Advanced Technical Analysis
Note: the following analysis is formulated as an assimilation of Fibonacci, DeMark, Elliott Wave and other technical indicators. It is offered as education and not intended as advice in any way.
There is very little to add to Wednesday's note: we said then that "the bounce...is better than 90% complete and "needs" just one more new swing high [above the 8/24 peaks] in all three indices to meet the minimum requirements of a completed corrective, mean-reverting bounce." Thursday's action did just that, provided a new impulse wave up from the 8/24 lows that seems to be more than 95% complete. You'll recall that we stated we'd like to see, in addition to a "completed" wave count, some other bottoming indicators to gain confidence in a top educational analysis: hourly momentum, breadth, tick, and volatility divergences and hourly/daily Demark trend exhaustion signals. Hourly momentum is now clearly diverging; breadth has been declining for the last six sessions (it peaked on 8/18); ticks have diverged noticeably (ticks put in a peak for this bounce on 8/20); volatility (VXO) diverged on yesterday's new peaks; daily Demark trend exhaustion signals have registered for the SPX and INDU, with the NDX a mere 7 points from doing the same; and hourly Demark trend exhaustion signals ("13's") have registered for the SPX and INDU while the NDX will do so with one more new high.

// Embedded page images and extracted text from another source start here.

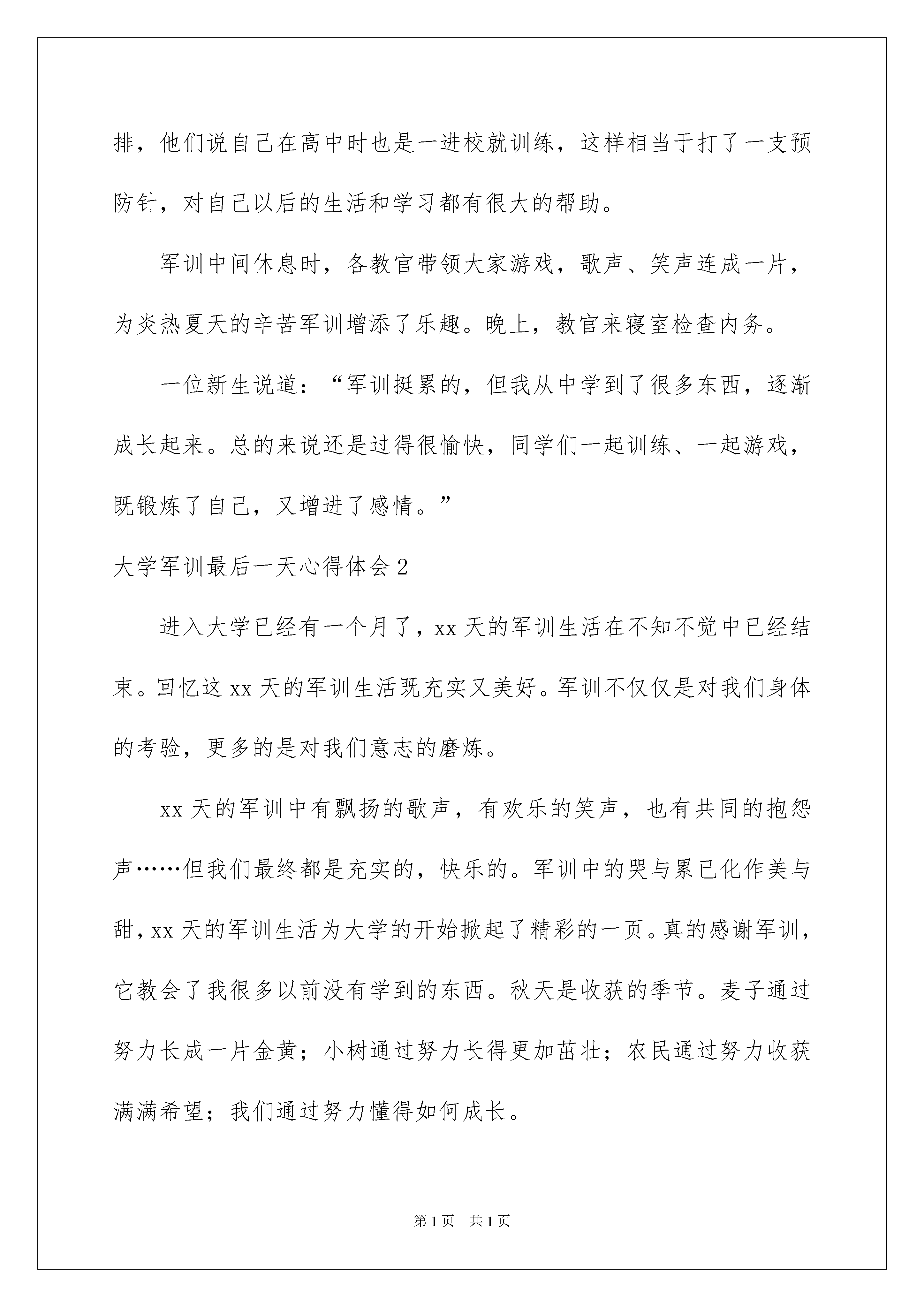 排，他们说自己在高中时也是一进校就训练，这样相当于打了一支预防针，对自己以后的生活和学习都有很大的帮助。

军训中间休息时，各教官带领大家游戏，歌声、笑声连成一片，为炎热夏天的辛苦军训增添了乐趣。晚上，教官来寝室检查内务。

一位新生说道：“军训挺累的，但我从中学到了很多东西，逐渐成长起来。总的来说还是过得很愉快，同学们一起训练、一起游戏，既锻炼了自己，又增进了感情。”

大学军训最后一天心得体会 2

进入大学已经有一个月了，xx 天的军训生活在不知不觉中已经结束。回忆这 xx 天的军训生活既充实又美好。军训不仅仅是对我们身体的考验，更多的是对我们意志的磨炼。

xx 天的军训中有飘扬的歌声，有欢乐的笑声，也有共同的抱怨声……但我们最终都是充实的，快乐的。军训中的哭与累已化作美与甜，xx 天的军训生活为大学的开始掀起了精彩的一页。真的感谢军训，它教会了我很多以前没有学到的东西。秋天是收获的季节。麦子通过努力长成一片金黄；小树通过努力长得更加茁壮；农民通过努力收获满满希望；我们通过努力懂得如何成长。

第 1 页 共 1 页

All of those topping indicators, when combined with the completed, corrective-looking wave count off the 8/13 lows, strongly suggest this bounce is very near its end. Though it is possible that all three indices could "extend" this bounce and reach as high as the late July peaks, the topping indicators and the overall bearish wave form taking shape argue strongly that it could eventually fail and turn back down to new lows. The question is, of course, from what level. We remain strongly convinced that this bounce is in its very late stages and sets up the possibility for a move to new annual lows, if not an altogether far more bearish interpretation that suggests the renewal of the bear market that started in 2000 and ended in October 2002.